Channel 5 ne s’est pourtant pas contentée de surfer sur un sujet qui fonctionne. L’optique choisie ici est de tempérer la dramatisation par le point de vue des historiens. On n’évite pas tout à fait le sensationnalisme, mais les images sont somptueuses. Les trois épisodes alternent la reconstitution, la fiction et les interviews de deux spécialistes au ton très moderne, Suzannah Lipscomb de l’université d’Oxford et Dan Jones, de Cambridge. La mythologie se relativise: Elizabeth I ne fut ni une harpie ni une héroïne romantique. Elle fut une diplomate, dure en affaires, chanceuse dans la guerre, courtisée par tous les rois et en butte à une douzaine de tentatives d’assassinat. On zappe la peu glamour fin de règne: la perte des dents, le teint vérolé, la disgrâce populaire (elle qui fut tant aimée par ses sujets protestants) et la dépression.

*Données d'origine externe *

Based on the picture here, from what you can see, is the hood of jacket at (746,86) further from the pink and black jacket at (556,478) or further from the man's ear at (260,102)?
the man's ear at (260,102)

On l’accompagne de ses 20 ans emprisonnés par Marie Tudor et son mari Philippe II d’Espagne à ses 53 ans, âge auquel la souveraine fit finalement exécuter Marie Stuart, sa cousine, l’encombrante reine catholique d’Écosse. Après Cate Blanchett, Judi Dench, Helen Mirren, Bette Davis et même Sarah Bernhardt, c’est Lily Cole, ancien top-modèle qui endosse la fraise de la dernière des Tudors. Une beauté préraphaélite qui apporte la touche de rêve indispensable au documentaire historique.